Thursday, March 23, 2006

Trust

Why is it so hard to trust God? He's taken such good care of me and yet every time I am in some sort of bad situation I immediately don't trust Him and try to take care of it on my own. But then maybe I don't trust Him during the good times either, it's just like what CS Lewis talks about in "A Grief Observed" when he says,
"You never know how much you really believe anything until its truth or falsehood becomes a matter of life and death to you. It is easy to say you believe a rope to be strong and sound as long as you are merely using it to cord a box. But suppose you had to hang by that rope over a precipice. Wouldn't you then first discover how much you really trusted it?"

I guess in the good times, I don't really have much to trust Him with, but when the tough stuff comes, I find that I really don't trust God as much as I should and would like.
I read Acts 4: 23-31 today and the verses 29 and 31 caught my attention.

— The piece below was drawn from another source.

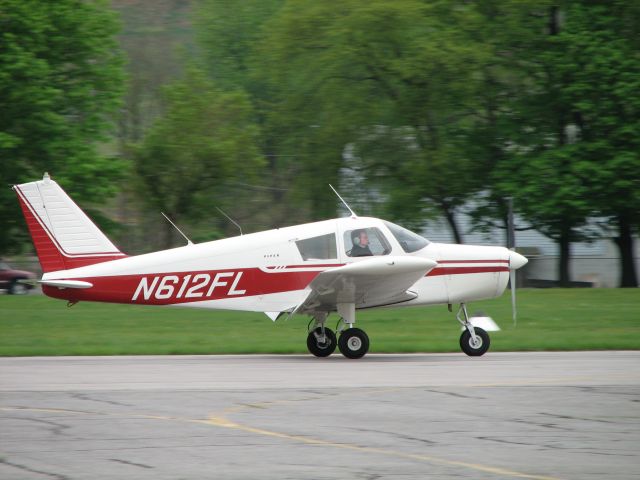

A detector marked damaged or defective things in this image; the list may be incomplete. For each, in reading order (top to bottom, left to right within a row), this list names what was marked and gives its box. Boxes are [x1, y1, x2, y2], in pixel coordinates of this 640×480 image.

pavement crack [0, 460, 69, 478]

They ask for the Holy Spirit to come upon them so that they can speak the word of God boldly. It's interesting because people don't really talk about the Holy Spirit much. We really don't seem to know much about Him. I wonder what would happen if people began asking for the Holy Spirit to come upon them so that they could preach the word of God boldly (and meant it). I wonder how dramatically that would change the Church and our ministry. I wonder if everyone would go out and preach. Probably not since we need different parts of the Body and they have different functions (surprise, surprise). I wonder what my role is in the Body. I can't seem to figure out what my gifts are. I mean, I enjoy serving others. I just don't know what ways I would be best at. I guess God will reveal that to me in due time as I keep searching.
My grandma is alright. Stable, in that slowly spiraling down way. I guess I should re-read "A Grief Observed" soon. For some reason, I just can't deal with the fact that my grandma's dying. I attempt to avoid thinking about it at all times. But it still hurts. I guess it's just a dull hurt that I push away and try to ignore, thinking it will go away over time. Maybe God will have to drag it out of me like he did my bitterness towards Papa.
What is forgiveness? What does it look like in practice? I have my own idea, but I want to know what ya'll think.